__TEXT PASSAGE__.
Sebastian Raschka 07/10/2015 

CPython 3.4.3
IPython 3.2.0

Cheatsheet for Decision Tree Classification

Algorithm

Start at the root node as parent node
Split the parent node at the feature a to minimize the sum of the child node impurities (maximize information gain)
Assign training samples to new child nodes
Stop if leave nodes are pure or early stopping criteria is satisfied, else repeat steps 1 and 2 for each new child node

Stopping Rules

a maximal node depth is reached
splitting a note does not lead to an information gain

Criterion

Splitting criterion: Information Gain (IG), sum of node impurities

Objective function: Maximize IG at each split, eqiv. minimize the the impurity criterion

Information Gain (IG)

Dataset rows:
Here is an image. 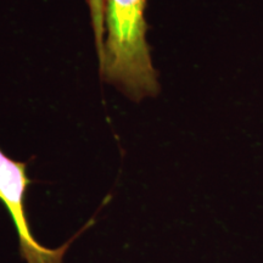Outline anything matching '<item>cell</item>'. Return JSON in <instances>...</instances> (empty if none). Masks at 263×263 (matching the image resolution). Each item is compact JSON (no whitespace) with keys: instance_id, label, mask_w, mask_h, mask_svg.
Wrapping results in <instances>:
<instances>
[{"instance_id":"obj_1","label":"cell","mask_w":263,"mask_h":263,"mask_svg":"<svg viewBox=\"0 0 263 263\" xmlns=\"http://www.w3.org/2000/svg\"><path fill=\"white\" fill-rule=\"evenodd\" d=\"M147 0H91L101 77L141 100L159 93L157 71L146 42Z\"/></svg>"},{"instance_id":"obj_2","label":"cell","mask_w":263,"mask_h":263,"mask_svg":"<svg viewBox=\"0 0 263 263\" xmlns=\"http://www.w3.org/2000/svg\"><path fill=\"white\" fill-rule=\"evenodd\" d=\"M27 162H21L10 159L0 149V202L4 205L14 222L16 233L18 235V245L21 257L27 263H62L64 256L70 248L71 242L85 230L87 224L73 238L66 241L58 249H49L42 245L33 235L29 226L27 209H26V197L33 180L28 178Z\"/></svg>"}]
</instances>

__PROBLEM DESCRIPTION__. Pick up the decision tree cheatsheet after its last heading, "Information Gain (IG)", and continue writing it. The records are separate material, apart from the decision tree cheatsheet.

__EXERCISE RESPONSE__.
Examples below are given for binary splits.

$$IG(D_{p}, a) = I(D_{p}) - \frac{N_{left}}{N_p} I(D_{left}) - \frac{N_{right}}{N_p} I(D_{right})$$

$IG$: Information Gain
$a$: feature to perform the split
$N_p$: number of samples in the parent node
$N_{left}$: number of samples in the left child node
$N_{right}$: number of samples in the right child node
$I$: impurity
$D_{p}$: training subset of the parent node
$D_{left}$: training subset of the left child node
$D_{right}$: training subset of the right child node

Impurity (I) Indices

Entropy

The entropy is defined as $$I_H(t) = - \sum_{i =1}^{C} p(i \mid t) \;log_2 \,p(i \mid t)$$

for all non-empty classes ($p(i \mid t) \neq 0$), where $p(i \mid t)$ is the proportion (or frequency or probability) of the samples that belong to class $i$ for a particular node $t$; $C$ is the number of unique class labels.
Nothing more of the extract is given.